Fuchsia Jones

Our Easter-themed music night featured what must rank as the easiest Easter Egg Hunt in history. Nobody had to look very far, as there was a basket of choccie eggs on every table.

Nobody actually wore an Easter Bonnet, although Lynda Degney did wax lyrical about one in her cover of Irving Berlin’s “Easter Parade”.

The evening’s musical eggs-travaganza began with a cracking performance by Fuchsia Jones singing Laura Marling’s “Rambling Man” and Billy Bragg’s “A New England”.

We had Tom wishing he could “Shimmy Like his Sister Kate” before launching into his “Dr Jazz” medley and Joe Lyon harked back to the days of vinyl 45s with “Dansette Dreams”.

Chris went all Beatles and Penni Neale got by with “A Little Help From her Friends”, before getting all starry-starry-eyed with Don McLean’s “Vincent”.

Robin Spreckley

“Peace Love and Understanding” was the message from Neil Martin, following it up with a rather tasty version of Jerry Jeff Walker’s 1968 song “Mr Bojangles”.

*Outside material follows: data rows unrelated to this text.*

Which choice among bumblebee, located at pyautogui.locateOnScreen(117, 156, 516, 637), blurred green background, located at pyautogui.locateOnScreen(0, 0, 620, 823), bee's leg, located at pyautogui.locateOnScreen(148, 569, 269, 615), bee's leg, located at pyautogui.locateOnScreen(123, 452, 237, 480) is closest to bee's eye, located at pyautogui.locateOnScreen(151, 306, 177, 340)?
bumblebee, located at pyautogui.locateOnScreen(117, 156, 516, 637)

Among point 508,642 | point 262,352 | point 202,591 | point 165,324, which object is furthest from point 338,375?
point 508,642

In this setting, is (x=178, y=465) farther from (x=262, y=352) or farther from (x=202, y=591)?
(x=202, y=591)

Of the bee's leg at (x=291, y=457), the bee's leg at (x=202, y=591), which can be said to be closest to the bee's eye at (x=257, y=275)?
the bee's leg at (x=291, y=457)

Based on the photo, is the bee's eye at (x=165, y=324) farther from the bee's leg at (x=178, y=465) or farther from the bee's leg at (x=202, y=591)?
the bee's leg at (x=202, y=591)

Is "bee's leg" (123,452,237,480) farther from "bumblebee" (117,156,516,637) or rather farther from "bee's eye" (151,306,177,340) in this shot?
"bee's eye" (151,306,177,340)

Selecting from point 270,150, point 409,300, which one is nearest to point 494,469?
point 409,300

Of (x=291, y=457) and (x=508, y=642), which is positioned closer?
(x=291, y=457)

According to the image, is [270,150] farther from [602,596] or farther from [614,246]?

We are used to Robin Spreckley’s lively performances on his trusty mandolin and tonight we saw him mastering the ukulele – not just any old ukulele, but a rather beautiful old example that had once belonged to his grandfather.

Glen Hansard’s “Falling Slowly” was the first song from Alan Thompson and his sister Linda. Then they were joined by their former ‘Red Hill’ bandmate, John Evans, for Alan’s lovely composition “When My Time Comes Around”, recorded by the band back in 1996.

John remained on stage to perform one of his own songs, the beautiful and poignant “Young Born Soldier”.

Tom, Dick and Harry were up next. Harry singing the Darrell Scott song, “You’ll Never Leave Harlan Alive” and Richard, “The Moonshiner “. Then they were joined by Enid Toft for “Sea of Heartbreaks” and “Raining In My Heart”.

It was almost home-time before we heard from Chester band, The Time Bandits, comprising Ian, Jamie, Katrina and two Helens. They played a huge variety of instruments, swapping them between songs (and occasionally mid-song) in a lively set of traditional folk songs that included “Bedlam Boys”, “Sweet Lemeney”, “The Shepherd and the Shepherdess”, and a traditional folk song in which nobody actually dies.

And then, when it came time for us to all go rolling home, the band sent us on our way with the John Tams song “When we go Rolling Home”, our heads full of beautiful music and our bellies full of chocolate.